As you have probably guessed, interval training puts a lot of stress on the heart and muscles. For this reason, you should only do it two or three times a week. However, it's milder on the joints compared to traditional cardio. Its benefits include:

  • Increased production of lipolytic (fat-burning) enzymes
  • Improved cardiorespiratory fitness
  • Greater endurance and stamina
  • Fat loss 
  • Increased metabolism
  • Improved insulin sensitivity
  • Burns more calories in less time
  • Maintains lean mass
  • Challenging and intense
  • No equipment necessary
  • Increased EPOC (excess post-exercise oxygen consumption)
  • Reduced visceral fat
  • Improved blood lipid profile
  • Lower blood pressure

This training method has been shown to reduce LDL cholesterol levels, regulate blood pressure, and stabilize blood sugar levels. It also burns calories during and after working out. These factors combined lower your risk of chronic diseases, such as obesity, type II diabetes, insulin sensitivity, metabolic syndrome, and stroke. The downside is that not everyone can do HIIT. This type of workout may not be safe for beginners and people with cardiovascular problems.

Circuit Training
Another great way to diversify your workouts is to perform full body circuits. This training method involves doing a series of exercises at multiple stations for specific periods of time or number of reps. Depending on your goals, you can opt for cardio exercises, strength moves, or both. With circuit training, you can work all muscles in less time.

Research shows that circuit training burns up to 30 percent more calories than strength training. It's also a great boredom buster and keeps your muscles guessing. When done regularly, it helps build muscle and torch fat. Gym equipment is optional. It all comes down to what exercises you choose. A typical circuit can include three, five, or more exercises repeated several times with little or no rest between sets.
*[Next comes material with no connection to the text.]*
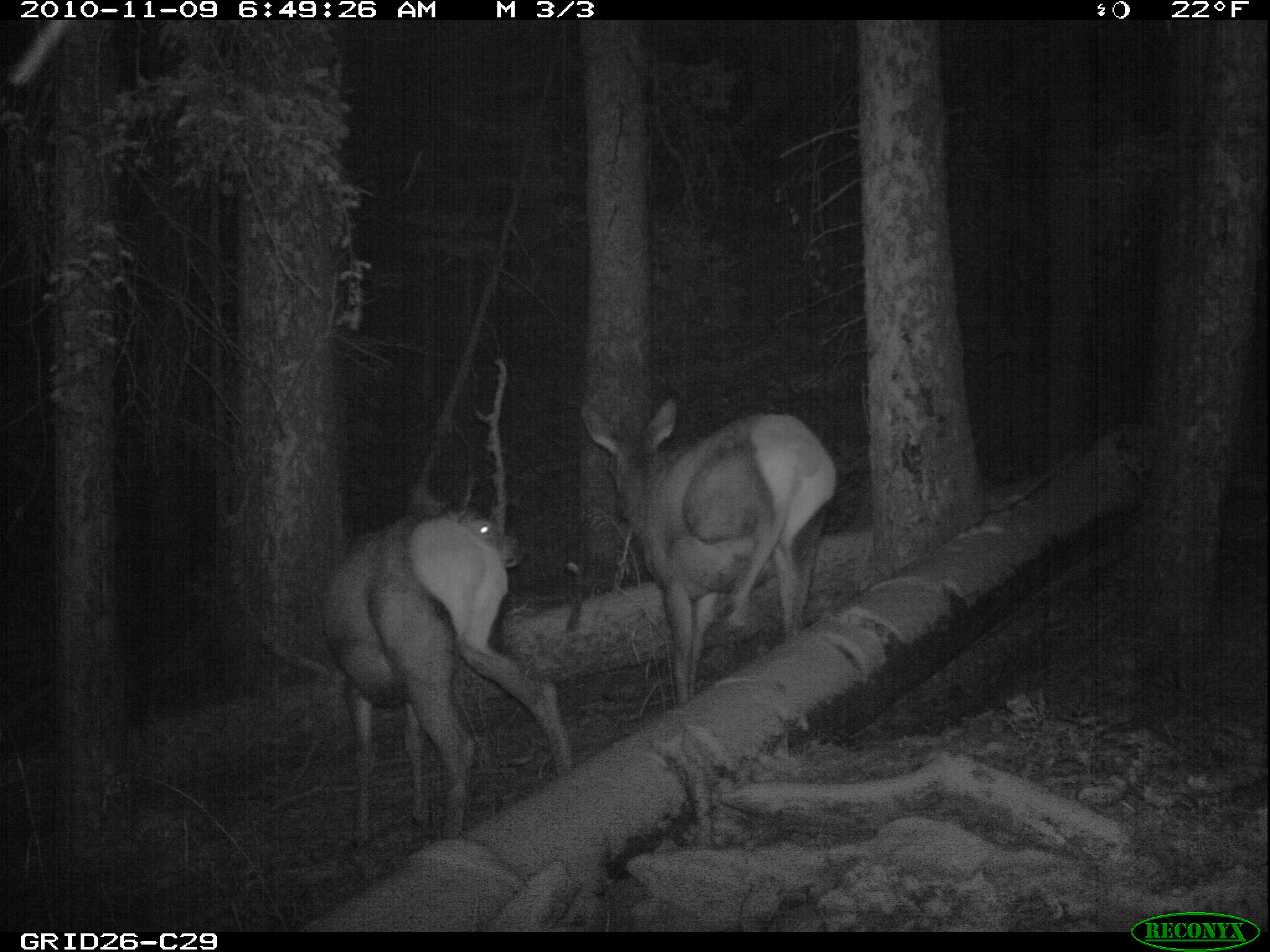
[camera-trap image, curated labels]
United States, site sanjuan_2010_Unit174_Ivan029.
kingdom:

The best part is that you can create your own workout based on your goals and fitness level.


  • The main types of training include steady state cardio, full body circuits, and intervals. 
  • Interval training is the most effective way to burn fat, but puts more stress on the body compared to steady state cardio
  • To prevent overtraining, do not exceed three HIIT workouts a week
  • Circuits provide a full body workout in less time
  • Steady state cardio is beneficial as long as you don’t overdo it.